Dallara’s P217 2018 LMP2 ‘Joker’ package – or at least elements of the final kit – were tested on track at Portimão last week, during the pre-event ELMS test at the Portuguese circuit, DSC has learned.
Paddock sources close to the Dallara effort have revealed to DSC that ELMS Dallara customer team Cetilar Villorba Corse ran the new aero kit on Wednesday, and were “pleased with the progress in the package they used” at the Algarve circuit. However, it was noted that the 4.6km circuit is not an ideal testing ground for the aero kit, and that the weather was poor throughout the day, interrupting the running.
The area of focus for Dallara’s LMP2 ‘Joker’ kit is the front-splitter, to combat the ‘porpoise-ing’ issues it has suffered through low-drag portions of circuits in its first season, most notably at Le Mans, and at the Spa ELMS round.

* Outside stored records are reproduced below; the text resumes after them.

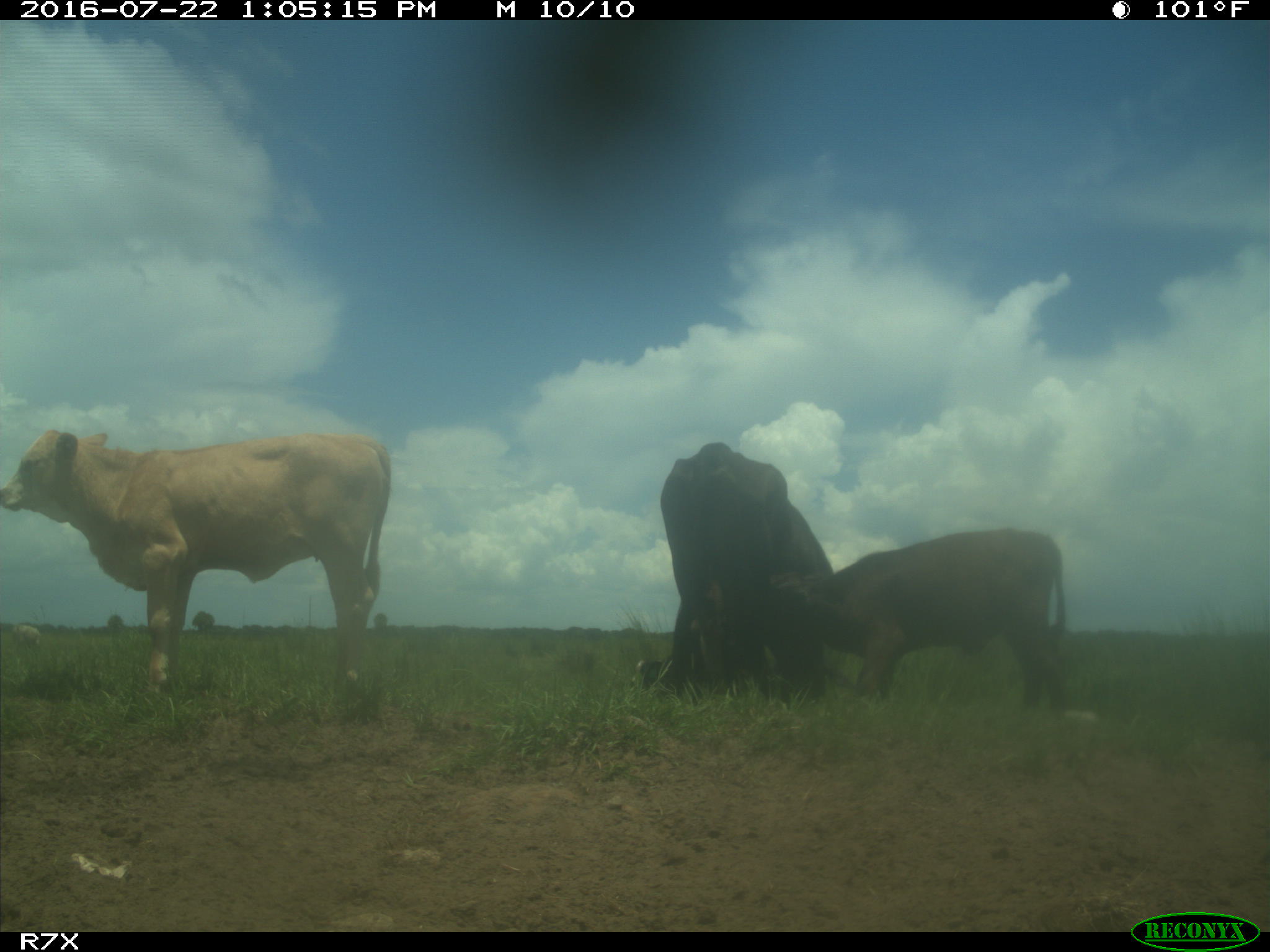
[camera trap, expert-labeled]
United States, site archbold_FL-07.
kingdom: Animalia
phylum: Chordata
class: Mammalia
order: Artiodactyla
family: Bovidae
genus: Bos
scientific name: Bos taurus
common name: domestic cow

Due to the nature of the update, cosmetically, there’s little difference to the overall look of the car with the new parts.
Due to the aforementioned design flaws in the car, Dallara has reportedly stopped selling customer chassis since it was originally pinpointed.

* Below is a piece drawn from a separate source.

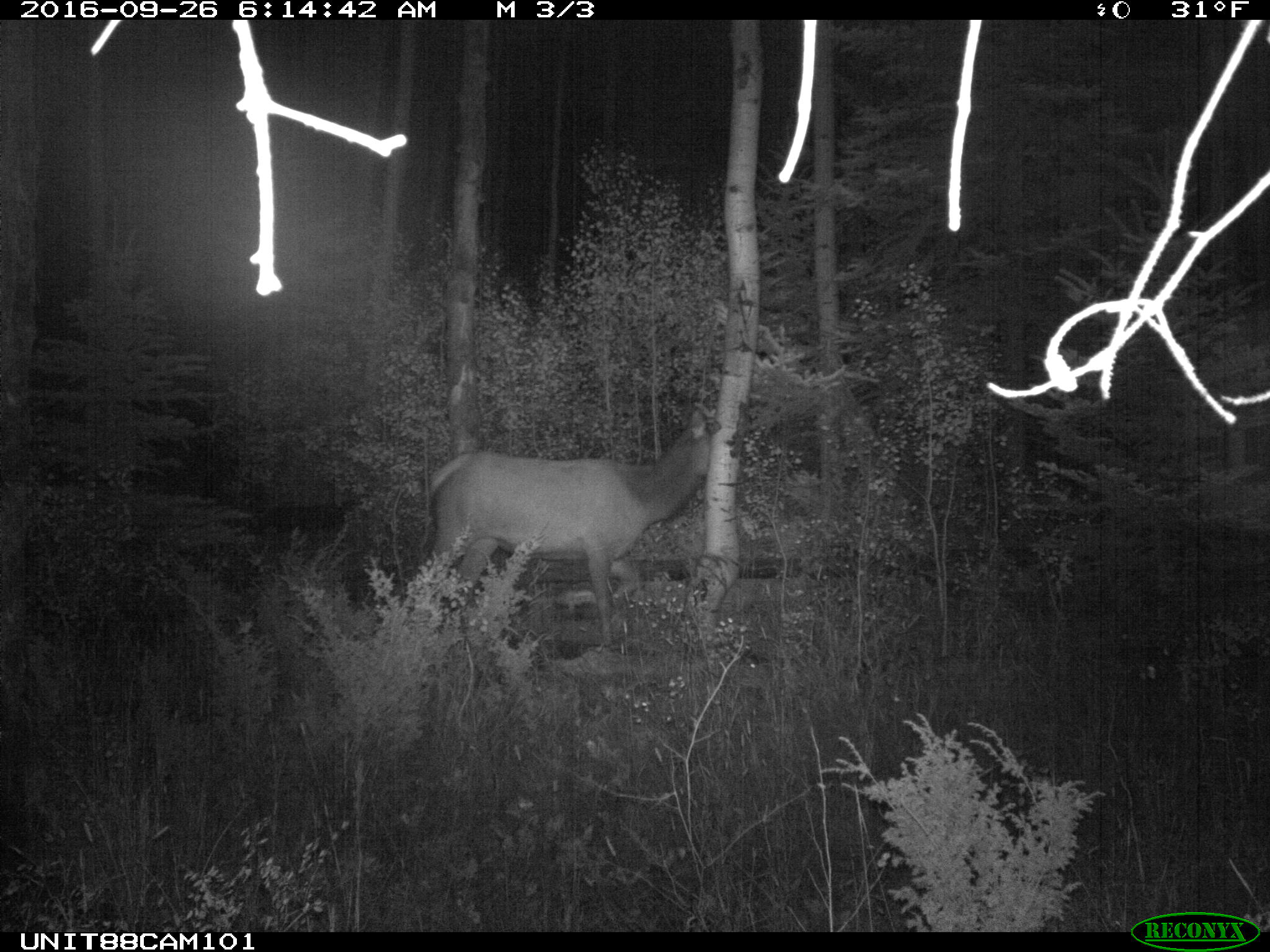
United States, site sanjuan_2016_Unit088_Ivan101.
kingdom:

When asked for further details, Cetilar Villorba Corse didn’t deny to DSC that it had been running the ‘Joker’ package, but was unable to comment on it directly.
DSC also understands that the package will be out testing this week too, ahead of the wind tunnel test at Wind Shear in November. The deadline given to Dallara to have its full ‘Joker’ packages ready is reportedly the 13th of next month, ahead of the ACO’s wind tunnel test for the three chassis.
Meanwhile, in the Ligier camp, DSC has learned that customer teams have been out testing recently, including United Autosports, some with new parts for the French manufacturer’s 2018 package.
Ligier has been developing an update kit for the car throughout the year, the basis for the Le Mans package in particular, stemming from the ‘V2’ kit which United ran at the Le Mans Test Day, but didn’t use in the race.
Riley/Multimatic, which can alter its Mk.30 chassis as well as both aero kits for 2018, has also been hard at work.
The Riley/Multimatic LMP2 Mk.30 is being re-designed in the UK, with Julian Sole, and Larry Holt – who missed the WEC’s trip to Fuji – involved to aid the development. Multimatic is using the Lola wind tunnel in Huntingdon owned by Martin Berrain during the process.
A big part of the effort however, is the Mazda DPi chassis, which is set to be run by Team Joest in 2018. The RT24P in its current for is doing baseline testing for its upgrades; the LMP2 Gibson version of the car will follow on.
Riley/Multimatic has said publically that would like to retain customers for the car. Larry Holt himself told DSC’s editor that the principal issue for the basic package for the 2017-spec LMP2 car was cooling.
The ‘Joker’ upgrades to the three chassis are set to be free of charge for customer teams.